# 3. Command Line Note
### linked index
1. [Working with programs](#wokring-with-programs)
2. [Command line python scripting](#command-line-python-scripting)
3. [Working with jupyter console](#working-with-jupyter-console)
4. [Piping and redirecting output](#piping-and-redirecting-output)
5. [Data cleaning and exploration using Csvkit](#csvkit)

## <a name="working-with-programs"></a>Working with Programs

While there are many UNIX shells, Bash is one of the most popular. Bash is the default shell on most Linux and OS X computers.<br><br>Bash is essentially a program that lets us run other programs. It does this by implementing a command language. This language specifies how to type and structure the commands we want to execute.

It's also important to avoid adding stray spaces around the equals sign. For example, this assignment will fail:

```bash
ANIMAL=Shark with a laser beam on its head
ANIMAL="Shark with a laser beam on its head"
```

* Type export FOOD="Chicken and waffles" to create an environment variable called FOOD.

```bash
export FOOD="Chicken and waffles"
```

We can run many programs from Bash, including Python. To run the Python interpreter from the Bash shell, we type python at the command prompt.<br><br>Once we're inside the command prompt, we can access the environment variables with commands that look like this:

```bash
import os
print(os.environ["home"])
```

On the last screen, we typed /usr/bin/python to access the Python interpreter. If the Python interpreter is at that location, though, how come we can also access it by typing python?
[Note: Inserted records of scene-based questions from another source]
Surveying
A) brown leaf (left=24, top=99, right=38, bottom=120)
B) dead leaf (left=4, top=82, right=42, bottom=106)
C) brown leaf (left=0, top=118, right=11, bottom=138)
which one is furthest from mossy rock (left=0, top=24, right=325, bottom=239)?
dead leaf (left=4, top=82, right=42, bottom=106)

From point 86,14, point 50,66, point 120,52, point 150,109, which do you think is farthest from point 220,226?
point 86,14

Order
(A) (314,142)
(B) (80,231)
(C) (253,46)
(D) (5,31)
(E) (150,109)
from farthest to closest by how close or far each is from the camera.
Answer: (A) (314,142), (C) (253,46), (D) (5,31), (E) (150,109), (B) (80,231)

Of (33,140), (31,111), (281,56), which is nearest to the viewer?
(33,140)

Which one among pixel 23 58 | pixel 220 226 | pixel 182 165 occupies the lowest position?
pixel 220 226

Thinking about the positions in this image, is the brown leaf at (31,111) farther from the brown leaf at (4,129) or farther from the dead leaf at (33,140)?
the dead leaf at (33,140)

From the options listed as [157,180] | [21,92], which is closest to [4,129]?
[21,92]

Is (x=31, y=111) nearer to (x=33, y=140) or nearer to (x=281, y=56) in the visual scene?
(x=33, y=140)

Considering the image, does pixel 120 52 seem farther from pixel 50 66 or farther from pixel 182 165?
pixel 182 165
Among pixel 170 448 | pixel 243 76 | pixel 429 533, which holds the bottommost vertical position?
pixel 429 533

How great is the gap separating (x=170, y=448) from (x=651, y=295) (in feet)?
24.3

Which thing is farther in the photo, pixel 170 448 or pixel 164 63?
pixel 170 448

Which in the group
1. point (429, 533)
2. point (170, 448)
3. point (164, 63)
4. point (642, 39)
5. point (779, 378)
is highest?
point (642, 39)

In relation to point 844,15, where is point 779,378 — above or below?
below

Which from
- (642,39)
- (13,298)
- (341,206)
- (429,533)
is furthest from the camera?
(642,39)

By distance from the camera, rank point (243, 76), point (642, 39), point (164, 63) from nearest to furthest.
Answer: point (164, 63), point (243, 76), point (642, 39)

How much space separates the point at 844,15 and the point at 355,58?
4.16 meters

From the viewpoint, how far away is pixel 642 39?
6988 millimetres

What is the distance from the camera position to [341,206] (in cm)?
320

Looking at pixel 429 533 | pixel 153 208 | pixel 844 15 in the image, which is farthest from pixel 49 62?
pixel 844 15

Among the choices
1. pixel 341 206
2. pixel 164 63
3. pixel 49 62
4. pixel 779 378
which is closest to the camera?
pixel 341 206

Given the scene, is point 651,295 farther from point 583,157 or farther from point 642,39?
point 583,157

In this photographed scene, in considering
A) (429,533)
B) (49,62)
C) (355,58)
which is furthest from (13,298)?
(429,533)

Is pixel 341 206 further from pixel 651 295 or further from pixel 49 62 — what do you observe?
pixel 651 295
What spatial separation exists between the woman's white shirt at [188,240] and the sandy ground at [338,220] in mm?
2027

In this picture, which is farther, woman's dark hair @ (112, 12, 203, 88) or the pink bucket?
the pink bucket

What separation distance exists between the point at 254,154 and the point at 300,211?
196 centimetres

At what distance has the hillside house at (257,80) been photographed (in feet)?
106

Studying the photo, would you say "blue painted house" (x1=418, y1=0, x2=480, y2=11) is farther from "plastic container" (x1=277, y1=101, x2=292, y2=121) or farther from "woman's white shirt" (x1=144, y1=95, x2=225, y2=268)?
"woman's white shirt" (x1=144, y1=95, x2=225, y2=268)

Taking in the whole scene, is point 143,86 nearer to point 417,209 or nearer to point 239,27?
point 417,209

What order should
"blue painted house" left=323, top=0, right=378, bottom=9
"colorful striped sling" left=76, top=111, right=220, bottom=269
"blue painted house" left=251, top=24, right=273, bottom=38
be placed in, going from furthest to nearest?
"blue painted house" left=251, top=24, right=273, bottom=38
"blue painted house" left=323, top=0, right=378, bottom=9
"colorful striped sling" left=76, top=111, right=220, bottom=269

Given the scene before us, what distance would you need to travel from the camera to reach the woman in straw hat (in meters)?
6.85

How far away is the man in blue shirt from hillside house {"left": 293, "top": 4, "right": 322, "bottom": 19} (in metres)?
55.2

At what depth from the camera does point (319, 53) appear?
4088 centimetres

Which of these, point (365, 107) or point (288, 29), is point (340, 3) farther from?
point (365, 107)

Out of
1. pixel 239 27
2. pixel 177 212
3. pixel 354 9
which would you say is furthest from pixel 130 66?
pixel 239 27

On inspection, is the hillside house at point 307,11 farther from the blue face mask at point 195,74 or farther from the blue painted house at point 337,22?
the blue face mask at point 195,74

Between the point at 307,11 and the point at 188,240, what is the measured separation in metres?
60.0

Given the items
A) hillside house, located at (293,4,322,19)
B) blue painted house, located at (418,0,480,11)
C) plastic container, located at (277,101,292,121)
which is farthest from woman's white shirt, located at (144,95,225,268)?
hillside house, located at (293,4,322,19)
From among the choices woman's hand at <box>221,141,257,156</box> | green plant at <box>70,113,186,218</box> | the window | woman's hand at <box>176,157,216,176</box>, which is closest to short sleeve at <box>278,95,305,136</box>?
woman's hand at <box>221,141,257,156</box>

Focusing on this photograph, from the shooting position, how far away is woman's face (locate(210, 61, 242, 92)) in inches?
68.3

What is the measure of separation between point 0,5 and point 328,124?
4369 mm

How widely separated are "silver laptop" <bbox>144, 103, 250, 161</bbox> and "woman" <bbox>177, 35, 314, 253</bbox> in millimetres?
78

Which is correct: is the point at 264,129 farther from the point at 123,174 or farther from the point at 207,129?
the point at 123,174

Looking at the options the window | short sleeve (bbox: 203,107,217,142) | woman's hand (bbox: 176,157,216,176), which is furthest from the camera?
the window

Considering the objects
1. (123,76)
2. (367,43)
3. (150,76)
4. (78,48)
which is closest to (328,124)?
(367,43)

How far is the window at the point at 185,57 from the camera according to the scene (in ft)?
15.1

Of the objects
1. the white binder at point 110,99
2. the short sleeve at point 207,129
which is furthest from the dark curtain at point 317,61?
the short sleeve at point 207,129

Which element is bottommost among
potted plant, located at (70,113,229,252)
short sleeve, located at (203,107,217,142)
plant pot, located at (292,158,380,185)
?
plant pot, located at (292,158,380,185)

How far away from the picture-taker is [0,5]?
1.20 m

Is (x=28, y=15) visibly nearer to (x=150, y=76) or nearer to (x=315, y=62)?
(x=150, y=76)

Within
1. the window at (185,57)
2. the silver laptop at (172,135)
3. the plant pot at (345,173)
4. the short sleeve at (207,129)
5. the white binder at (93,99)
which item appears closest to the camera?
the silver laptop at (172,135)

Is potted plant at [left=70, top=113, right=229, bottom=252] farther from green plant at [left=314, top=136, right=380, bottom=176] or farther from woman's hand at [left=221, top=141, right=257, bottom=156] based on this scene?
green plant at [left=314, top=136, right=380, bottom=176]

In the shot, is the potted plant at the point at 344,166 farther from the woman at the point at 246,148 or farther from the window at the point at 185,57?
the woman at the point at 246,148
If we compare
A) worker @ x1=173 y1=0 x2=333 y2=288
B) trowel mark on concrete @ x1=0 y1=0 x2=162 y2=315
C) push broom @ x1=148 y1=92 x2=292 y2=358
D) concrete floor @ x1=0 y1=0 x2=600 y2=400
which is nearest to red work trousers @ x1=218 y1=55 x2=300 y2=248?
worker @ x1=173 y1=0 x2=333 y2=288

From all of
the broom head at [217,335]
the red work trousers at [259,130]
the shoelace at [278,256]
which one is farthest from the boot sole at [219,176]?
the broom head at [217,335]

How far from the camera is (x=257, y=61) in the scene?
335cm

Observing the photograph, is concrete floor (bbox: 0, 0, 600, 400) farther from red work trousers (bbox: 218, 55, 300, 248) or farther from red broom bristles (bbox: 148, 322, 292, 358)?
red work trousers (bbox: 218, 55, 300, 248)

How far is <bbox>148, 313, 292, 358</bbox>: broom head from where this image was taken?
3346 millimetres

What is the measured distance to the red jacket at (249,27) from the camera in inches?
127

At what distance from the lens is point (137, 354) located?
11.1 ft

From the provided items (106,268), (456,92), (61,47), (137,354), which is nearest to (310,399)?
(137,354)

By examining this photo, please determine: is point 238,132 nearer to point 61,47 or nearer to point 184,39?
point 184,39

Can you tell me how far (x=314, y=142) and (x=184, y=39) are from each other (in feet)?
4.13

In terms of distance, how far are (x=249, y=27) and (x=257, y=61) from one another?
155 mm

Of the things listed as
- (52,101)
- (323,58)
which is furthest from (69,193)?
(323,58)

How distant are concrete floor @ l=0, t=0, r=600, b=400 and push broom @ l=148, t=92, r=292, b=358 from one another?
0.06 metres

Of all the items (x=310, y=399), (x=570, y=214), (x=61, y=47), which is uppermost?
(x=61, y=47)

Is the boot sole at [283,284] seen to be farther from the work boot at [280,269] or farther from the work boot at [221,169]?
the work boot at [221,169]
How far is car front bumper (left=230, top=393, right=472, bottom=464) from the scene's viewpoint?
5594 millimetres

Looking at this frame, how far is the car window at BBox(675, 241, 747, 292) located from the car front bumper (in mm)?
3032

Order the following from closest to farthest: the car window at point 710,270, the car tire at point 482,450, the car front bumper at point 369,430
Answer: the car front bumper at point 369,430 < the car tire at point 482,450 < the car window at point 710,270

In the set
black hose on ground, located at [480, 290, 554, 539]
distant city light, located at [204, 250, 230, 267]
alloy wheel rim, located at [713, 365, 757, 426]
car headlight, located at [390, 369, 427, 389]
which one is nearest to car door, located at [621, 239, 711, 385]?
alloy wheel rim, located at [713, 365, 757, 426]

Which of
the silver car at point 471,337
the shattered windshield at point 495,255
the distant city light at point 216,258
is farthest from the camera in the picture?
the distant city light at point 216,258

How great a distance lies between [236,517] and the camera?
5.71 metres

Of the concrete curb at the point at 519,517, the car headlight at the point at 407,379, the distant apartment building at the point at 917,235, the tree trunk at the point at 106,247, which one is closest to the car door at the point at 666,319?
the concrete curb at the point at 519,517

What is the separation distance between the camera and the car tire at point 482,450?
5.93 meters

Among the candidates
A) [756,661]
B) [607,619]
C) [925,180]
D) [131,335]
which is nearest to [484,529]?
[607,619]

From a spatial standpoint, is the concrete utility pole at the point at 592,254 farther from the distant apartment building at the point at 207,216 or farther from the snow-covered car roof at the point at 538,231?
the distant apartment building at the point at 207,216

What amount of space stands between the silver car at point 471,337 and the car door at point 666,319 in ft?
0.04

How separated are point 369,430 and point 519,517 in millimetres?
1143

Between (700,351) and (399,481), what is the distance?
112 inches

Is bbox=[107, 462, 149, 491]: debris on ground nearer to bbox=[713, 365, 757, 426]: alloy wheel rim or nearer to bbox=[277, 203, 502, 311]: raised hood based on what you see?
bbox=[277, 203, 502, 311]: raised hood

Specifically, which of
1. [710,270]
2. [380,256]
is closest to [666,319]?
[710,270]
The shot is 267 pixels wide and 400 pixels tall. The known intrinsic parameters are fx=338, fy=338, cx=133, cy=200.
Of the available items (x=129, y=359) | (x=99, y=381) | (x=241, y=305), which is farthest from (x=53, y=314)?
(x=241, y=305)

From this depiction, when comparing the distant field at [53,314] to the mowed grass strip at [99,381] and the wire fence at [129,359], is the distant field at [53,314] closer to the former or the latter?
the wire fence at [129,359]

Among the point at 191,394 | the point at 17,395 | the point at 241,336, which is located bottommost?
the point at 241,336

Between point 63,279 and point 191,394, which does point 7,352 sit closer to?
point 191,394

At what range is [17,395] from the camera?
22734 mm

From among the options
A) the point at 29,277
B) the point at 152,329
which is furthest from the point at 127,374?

* We can do this because of the PATH environment variable, which is configured to point to several folders (creating a "shortcut"). We can run any program in any one of these folders just by typing the program's name. Because /usr/bin is one of the folders in PATH and python is in that folder, we can access the python interpreter just by typing python, instead of the full path.

### ls -flags

reference page : http://man7.org/linux/man-pages/man1/ls.1.html

```bash
ls -al --ignore=test.txt
ls -la --ignore=test.txt
```

## <a name="command-line-python-scripting"></a>Command Line Python Scripting

We can make a file that Python can execute on the command line by adding some lines of Python code to a blank file. Here's an example of Python code:

```bash
if __name__ == "__main__":
    print("Welcome to a Python script")
```

The code above will print Welcome to a Python script when we run it from the command line. To run it, we just need to put those lines into a file, save the file as file.py, and then call it with python file.py.

We can also edit a file directly from the terminal, without redirection. While there are a few programs that let us do this, the simplest is called nano. Nano is a command line text editor that lets us edit and save files directly from the terminal.

* To run nano, type nano, followed by the name of the file you want to edit. For example, nano test.txt will open the test.txt file for editing.

Once a file is open, we can make whatever changes we want, then **hit ctrl+x to quit. When we quit, the terminal will prompt us to save our work. Typing Y (for yes), then pressing Enter will save all changes.**

```bash
touch script.py
nano script.py
python script.py
```

install packages
```bash
pip install requests
```

### Virtual enviroments

On the previous screen, we used the default version of pip to install requests for the python executable, which is Python version 2.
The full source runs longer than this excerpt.